Excerto selecionado
- - - - -

Um túnel que continua sem luz ao fundo
Há pais desesperados, alunos deprimidos, empresários aflitos e cidadãos impacientes. Se a pandemia continuar a abrandar, dificilmente estarão dispostos a aceitar sem qualquer mudança, por ligeira que seja, as privações de hoje na segunda metade de Março.
Ninguém acredita que perante o estado actual da pandemia o Governo não esteja já a estudar um plano para o desconfinamento. Seria sintoma de um amadorismo confrangedor e de uma irresponsabilidade absoluta. Havendo, como seguramente há, uma reflexão ou um esboço de plano para reabrir o país, importa saber por que razão não é essa reflexão partilhada com os portugueses. Dizer que o silêncio se justifica perante o trauma do Natal é compreensível, mas deixa-nos a olhar para trás. Afirmar que há o risco de os cidadãos abrandarem as cautelas contra o vírus é legítimo, mas tem por base a crença de que o país não aprende com o passado ou que os cidadãos são por natureza irresponsáveis e incapazes de agir conscientemente.

- - - - -

Dados fornecidos

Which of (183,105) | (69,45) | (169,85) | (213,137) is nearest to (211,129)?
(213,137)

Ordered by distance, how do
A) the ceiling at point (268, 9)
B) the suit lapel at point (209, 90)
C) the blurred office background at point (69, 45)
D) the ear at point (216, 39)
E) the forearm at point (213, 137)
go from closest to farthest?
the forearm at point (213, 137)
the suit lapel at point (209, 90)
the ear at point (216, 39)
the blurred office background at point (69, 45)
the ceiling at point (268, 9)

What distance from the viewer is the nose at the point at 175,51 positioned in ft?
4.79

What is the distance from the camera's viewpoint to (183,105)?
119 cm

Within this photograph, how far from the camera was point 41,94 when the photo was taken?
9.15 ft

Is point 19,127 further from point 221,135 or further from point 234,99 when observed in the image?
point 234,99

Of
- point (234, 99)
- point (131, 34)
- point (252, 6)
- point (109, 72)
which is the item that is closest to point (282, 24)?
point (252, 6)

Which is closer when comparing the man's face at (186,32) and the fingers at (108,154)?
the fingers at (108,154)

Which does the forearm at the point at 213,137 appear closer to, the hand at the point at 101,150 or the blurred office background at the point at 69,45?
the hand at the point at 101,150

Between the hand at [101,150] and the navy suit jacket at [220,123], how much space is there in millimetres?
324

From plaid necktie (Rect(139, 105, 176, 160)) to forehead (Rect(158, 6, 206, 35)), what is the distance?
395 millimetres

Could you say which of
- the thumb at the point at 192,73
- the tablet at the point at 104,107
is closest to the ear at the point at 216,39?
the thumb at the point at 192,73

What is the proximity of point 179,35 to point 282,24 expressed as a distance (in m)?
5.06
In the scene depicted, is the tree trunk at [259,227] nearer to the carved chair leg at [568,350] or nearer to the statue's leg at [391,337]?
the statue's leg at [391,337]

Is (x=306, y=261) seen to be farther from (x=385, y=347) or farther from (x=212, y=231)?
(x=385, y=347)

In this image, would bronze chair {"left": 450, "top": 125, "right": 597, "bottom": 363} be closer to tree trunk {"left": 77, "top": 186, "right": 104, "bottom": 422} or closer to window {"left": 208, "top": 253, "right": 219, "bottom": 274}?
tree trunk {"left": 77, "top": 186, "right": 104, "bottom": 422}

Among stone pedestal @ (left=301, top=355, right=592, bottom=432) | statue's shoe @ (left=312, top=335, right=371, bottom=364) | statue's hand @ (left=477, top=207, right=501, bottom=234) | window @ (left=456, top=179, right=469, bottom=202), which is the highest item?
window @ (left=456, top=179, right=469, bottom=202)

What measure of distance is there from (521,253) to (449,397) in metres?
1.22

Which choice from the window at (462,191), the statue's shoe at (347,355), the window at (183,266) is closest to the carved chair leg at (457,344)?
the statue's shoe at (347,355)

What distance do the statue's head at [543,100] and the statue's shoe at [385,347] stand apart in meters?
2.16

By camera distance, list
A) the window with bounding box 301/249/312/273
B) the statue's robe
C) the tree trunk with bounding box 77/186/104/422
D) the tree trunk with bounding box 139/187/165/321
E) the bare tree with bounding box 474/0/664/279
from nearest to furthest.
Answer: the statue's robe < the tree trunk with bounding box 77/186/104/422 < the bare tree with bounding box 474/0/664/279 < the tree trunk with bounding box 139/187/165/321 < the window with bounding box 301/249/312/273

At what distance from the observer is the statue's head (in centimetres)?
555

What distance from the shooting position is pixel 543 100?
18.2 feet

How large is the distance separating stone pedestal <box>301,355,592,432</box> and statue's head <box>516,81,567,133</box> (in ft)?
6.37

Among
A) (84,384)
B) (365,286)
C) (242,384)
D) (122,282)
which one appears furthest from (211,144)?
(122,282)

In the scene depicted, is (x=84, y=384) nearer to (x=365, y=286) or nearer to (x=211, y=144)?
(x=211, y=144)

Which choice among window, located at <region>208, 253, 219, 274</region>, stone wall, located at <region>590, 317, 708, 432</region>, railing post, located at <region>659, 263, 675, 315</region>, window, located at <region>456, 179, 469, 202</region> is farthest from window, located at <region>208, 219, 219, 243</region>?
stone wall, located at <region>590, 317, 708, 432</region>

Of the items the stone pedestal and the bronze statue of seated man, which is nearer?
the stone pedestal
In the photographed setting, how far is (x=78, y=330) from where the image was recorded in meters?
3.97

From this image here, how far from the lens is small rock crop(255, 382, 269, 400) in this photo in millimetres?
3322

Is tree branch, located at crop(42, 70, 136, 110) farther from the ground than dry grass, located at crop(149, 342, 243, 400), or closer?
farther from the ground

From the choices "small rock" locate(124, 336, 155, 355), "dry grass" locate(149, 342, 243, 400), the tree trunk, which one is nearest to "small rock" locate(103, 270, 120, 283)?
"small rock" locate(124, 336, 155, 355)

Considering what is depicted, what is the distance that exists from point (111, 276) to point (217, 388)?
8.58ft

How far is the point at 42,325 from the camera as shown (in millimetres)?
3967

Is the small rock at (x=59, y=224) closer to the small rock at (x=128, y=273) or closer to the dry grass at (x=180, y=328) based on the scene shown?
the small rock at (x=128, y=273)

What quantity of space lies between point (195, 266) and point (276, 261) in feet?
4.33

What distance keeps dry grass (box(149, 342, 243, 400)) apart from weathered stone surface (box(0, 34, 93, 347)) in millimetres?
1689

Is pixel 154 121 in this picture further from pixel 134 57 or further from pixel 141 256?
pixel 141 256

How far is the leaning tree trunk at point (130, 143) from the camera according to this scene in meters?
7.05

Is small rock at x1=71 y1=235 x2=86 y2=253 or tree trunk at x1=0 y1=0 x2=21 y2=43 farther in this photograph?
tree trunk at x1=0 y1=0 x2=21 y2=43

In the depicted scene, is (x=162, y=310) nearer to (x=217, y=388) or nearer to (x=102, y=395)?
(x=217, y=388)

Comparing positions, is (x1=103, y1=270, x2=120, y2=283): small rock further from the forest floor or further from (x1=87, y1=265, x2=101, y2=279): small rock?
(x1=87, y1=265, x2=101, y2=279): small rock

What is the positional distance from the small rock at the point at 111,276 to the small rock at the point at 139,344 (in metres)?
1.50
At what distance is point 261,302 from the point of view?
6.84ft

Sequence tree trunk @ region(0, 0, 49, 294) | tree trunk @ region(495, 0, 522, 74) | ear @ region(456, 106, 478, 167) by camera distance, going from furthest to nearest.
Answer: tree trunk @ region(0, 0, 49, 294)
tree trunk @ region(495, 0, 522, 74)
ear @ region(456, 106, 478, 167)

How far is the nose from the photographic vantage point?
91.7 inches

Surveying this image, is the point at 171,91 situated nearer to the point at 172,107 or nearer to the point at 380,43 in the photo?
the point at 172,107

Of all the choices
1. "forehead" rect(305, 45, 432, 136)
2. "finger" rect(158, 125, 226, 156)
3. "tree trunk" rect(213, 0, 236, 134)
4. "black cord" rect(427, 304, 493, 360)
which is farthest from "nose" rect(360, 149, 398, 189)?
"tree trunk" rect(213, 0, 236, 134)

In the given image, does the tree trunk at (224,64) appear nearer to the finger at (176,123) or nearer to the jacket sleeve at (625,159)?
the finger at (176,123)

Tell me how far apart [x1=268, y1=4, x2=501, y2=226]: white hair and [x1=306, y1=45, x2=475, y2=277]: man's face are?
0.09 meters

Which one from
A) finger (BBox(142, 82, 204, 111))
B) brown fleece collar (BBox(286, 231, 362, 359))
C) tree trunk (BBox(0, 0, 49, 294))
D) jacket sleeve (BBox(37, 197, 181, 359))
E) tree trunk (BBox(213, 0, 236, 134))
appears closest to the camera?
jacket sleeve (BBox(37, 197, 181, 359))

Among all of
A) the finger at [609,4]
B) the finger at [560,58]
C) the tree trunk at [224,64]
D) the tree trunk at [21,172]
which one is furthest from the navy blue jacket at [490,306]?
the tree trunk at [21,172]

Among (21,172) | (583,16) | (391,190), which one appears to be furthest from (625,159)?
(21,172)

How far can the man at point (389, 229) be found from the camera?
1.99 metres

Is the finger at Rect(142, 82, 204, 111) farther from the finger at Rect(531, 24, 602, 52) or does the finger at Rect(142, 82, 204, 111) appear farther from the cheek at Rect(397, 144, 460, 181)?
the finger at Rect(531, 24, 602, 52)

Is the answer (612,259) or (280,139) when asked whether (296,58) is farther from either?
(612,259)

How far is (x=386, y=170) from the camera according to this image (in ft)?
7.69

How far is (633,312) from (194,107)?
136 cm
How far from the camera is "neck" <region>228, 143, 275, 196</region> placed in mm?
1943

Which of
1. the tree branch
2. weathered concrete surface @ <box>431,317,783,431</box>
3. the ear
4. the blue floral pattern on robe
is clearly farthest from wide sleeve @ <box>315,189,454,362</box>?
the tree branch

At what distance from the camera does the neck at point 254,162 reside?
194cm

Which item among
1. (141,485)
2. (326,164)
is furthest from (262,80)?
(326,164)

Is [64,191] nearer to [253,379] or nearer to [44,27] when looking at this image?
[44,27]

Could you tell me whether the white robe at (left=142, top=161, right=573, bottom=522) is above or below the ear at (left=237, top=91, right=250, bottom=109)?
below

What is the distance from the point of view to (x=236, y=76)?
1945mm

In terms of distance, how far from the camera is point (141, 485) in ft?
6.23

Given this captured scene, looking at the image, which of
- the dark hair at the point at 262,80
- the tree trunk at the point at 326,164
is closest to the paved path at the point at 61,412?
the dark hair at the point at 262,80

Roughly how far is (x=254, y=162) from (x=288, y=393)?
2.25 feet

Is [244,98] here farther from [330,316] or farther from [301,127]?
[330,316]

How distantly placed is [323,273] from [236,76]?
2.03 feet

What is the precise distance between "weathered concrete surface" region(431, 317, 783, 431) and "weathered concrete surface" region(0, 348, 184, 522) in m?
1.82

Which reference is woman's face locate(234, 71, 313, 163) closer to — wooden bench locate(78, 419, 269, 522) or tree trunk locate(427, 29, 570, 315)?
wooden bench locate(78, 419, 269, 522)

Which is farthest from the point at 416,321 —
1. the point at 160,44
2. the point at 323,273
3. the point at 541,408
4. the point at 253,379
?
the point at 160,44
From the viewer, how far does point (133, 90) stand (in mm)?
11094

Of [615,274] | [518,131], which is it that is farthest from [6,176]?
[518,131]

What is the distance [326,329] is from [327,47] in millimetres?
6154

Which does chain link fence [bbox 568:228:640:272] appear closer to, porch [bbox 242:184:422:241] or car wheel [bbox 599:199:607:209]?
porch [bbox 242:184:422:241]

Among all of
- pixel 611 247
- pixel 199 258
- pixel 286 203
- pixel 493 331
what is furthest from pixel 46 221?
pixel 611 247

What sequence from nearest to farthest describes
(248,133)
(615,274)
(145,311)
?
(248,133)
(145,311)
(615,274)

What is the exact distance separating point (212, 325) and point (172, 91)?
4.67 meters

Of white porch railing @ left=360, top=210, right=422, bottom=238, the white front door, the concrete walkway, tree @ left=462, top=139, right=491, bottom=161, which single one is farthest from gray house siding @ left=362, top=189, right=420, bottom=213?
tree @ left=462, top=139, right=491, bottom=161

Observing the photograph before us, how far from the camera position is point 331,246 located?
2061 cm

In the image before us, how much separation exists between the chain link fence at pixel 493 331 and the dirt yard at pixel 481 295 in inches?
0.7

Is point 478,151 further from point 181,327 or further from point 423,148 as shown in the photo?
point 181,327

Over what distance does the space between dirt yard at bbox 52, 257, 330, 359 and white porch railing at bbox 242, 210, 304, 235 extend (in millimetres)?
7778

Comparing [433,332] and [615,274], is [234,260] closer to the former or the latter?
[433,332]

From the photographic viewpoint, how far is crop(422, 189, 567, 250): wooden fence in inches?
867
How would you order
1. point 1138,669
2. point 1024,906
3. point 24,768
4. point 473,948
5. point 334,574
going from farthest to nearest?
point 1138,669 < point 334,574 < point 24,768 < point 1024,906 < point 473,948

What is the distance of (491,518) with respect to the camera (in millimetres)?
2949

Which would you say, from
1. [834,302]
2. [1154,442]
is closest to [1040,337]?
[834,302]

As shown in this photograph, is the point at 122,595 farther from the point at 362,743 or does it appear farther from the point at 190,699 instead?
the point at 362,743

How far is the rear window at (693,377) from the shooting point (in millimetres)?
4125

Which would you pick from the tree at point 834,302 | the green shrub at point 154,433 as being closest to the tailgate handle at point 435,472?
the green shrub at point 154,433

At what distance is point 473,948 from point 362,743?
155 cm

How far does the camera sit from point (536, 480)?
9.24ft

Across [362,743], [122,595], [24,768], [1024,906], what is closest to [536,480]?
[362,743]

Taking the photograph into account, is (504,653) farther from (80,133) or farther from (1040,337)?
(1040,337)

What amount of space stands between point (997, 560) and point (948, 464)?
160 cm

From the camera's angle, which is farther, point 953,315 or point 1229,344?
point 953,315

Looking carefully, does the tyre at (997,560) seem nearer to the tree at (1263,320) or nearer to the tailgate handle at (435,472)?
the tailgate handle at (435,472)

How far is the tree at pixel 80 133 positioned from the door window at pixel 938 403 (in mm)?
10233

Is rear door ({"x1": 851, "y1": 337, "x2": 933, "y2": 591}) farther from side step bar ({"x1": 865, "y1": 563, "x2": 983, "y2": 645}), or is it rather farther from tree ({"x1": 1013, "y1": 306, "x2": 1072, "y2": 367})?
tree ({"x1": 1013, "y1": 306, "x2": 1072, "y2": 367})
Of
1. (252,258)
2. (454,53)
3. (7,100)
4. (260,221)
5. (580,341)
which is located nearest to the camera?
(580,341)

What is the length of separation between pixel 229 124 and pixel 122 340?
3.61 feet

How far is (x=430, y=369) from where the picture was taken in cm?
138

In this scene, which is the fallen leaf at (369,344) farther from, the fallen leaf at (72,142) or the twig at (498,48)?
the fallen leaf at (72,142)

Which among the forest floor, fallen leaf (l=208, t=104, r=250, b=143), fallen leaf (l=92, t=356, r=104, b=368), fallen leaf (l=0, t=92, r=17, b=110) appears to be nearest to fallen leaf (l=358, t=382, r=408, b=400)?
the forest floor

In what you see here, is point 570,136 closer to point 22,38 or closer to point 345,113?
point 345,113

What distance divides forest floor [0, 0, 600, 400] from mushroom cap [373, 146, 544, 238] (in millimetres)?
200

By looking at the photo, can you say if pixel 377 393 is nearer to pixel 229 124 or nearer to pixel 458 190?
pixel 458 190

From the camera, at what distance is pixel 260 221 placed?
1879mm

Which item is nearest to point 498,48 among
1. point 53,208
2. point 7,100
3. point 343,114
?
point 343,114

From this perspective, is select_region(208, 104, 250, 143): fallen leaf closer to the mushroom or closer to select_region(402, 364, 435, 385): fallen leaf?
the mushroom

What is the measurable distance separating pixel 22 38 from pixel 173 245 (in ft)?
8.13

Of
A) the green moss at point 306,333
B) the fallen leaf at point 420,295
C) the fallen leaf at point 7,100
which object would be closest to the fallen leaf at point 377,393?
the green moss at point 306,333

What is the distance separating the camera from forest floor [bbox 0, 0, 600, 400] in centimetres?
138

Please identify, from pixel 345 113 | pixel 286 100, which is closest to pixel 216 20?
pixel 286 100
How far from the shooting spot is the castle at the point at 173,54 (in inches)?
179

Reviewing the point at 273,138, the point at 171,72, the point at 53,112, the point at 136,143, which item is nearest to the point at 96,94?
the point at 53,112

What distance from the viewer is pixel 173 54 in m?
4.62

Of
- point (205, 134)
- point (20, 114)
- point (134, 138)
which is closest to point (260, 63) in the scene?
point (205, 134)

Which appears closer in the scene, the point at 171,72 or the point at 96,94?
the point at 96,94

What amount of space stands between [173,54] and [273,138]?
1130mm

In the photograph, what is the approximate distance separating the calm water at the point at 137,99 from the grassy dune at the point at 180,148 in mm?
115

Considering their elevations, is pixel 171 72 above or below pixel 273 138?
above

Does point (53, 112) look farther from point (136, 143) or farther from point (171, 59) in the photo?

- - - - -

Tarefas do exercício
[1] As afirmações seguintes estão de acordo com o texto sobre o desconfinamento? Responda sim ou não a cada uma e cite as palavras exatas do texto que decidem a resposta.
(a) O texto afirma que o Governo não tem qualquer plano para reabrir o país.
(b) O texto considera compreensível justificar o silêncio com o trauma do Natal.
(c) O texto inclui alunos deprimidos entre os que sofrem com a situação.
[2] Como poderia prosseguir o texto sobre o desconfinamento? Escreva a parte seguinte, a começar logo depois da última frase.

Respostas por tarefa
[1]
(a) Não: "Havendo, como seguramente há, uma reflexão ou um esboço de plano para reabrir o país"
(b) Sim: "Dizer que o silêncio se justifica perante o trauma do Natal é compreensível"
(c) Sim: "Há pais desesperados, alunos deprimidos, empresários aflitos e cidadãos impacientes."

[2]
Se poucos ousarão contestar mais uma quinzena de confinamento geral, poucos perceberão o silêncio absoluto sobre o que pode acontecer lá para meados de Março. Dizer apenas que a reabertura das escolas é uma prioridade é pouco. Dizer que nada muda no horizonte expectável até Abril é pura irrealidade. Se o regresso a casa e um cumprimento mais estrito das regras de segurança do final de Janeiro se explicou provavelmente tanto pela imposição da lei como pela percepção de um perigo, daqui para a frente as pessoas vão reger-se apenas pela lei e ignorar cada vez mais o perigo – porque o perigo não é o mesmo. Seja pelo número de casos por 100 mil habitantes, seja pela melhoria da situação nos hospitais, o cenário mudou. Se há um mês o Governo hesitou, foi ultrapassado pela realidade e teve de apertar o confinamento, agora arrisca-se ao efeito contrário.
Entre o receio de dar sinais que promovam um eventual desleixo das regras e o silêncio total sobre o que pode estar a acontecer, talvez haja um meio-termo. Reclamar um desconfinamento por fases, como fez o Presidente da República. Ou propor um conceito, como o que Rui Rio hoje revelou, defendendo uma abertura de acordo com o estado epidemiológico de cada região. Não ter nada cria um vazio pronto a ser ocupado pela desmobilização ou pela contestação. Há pais desesperados, alunos deprimidos, empresários aflitos e cidadãos impacientes. Se a pandemia continuar a abrandar, dificilmente estarão dispostos a aceitar sem qualquer mudança, por ligeira que seja, as privações de hoje na segunda metade de Março. Se o Governo quer regras apertadas até ao fim da Páscoa, deve começar a dar-lhes um sinal, um pequeno sinal, de que o seu esforço será premiado. Um túnel sem luz ao fundo nunca leva a lado nenhum.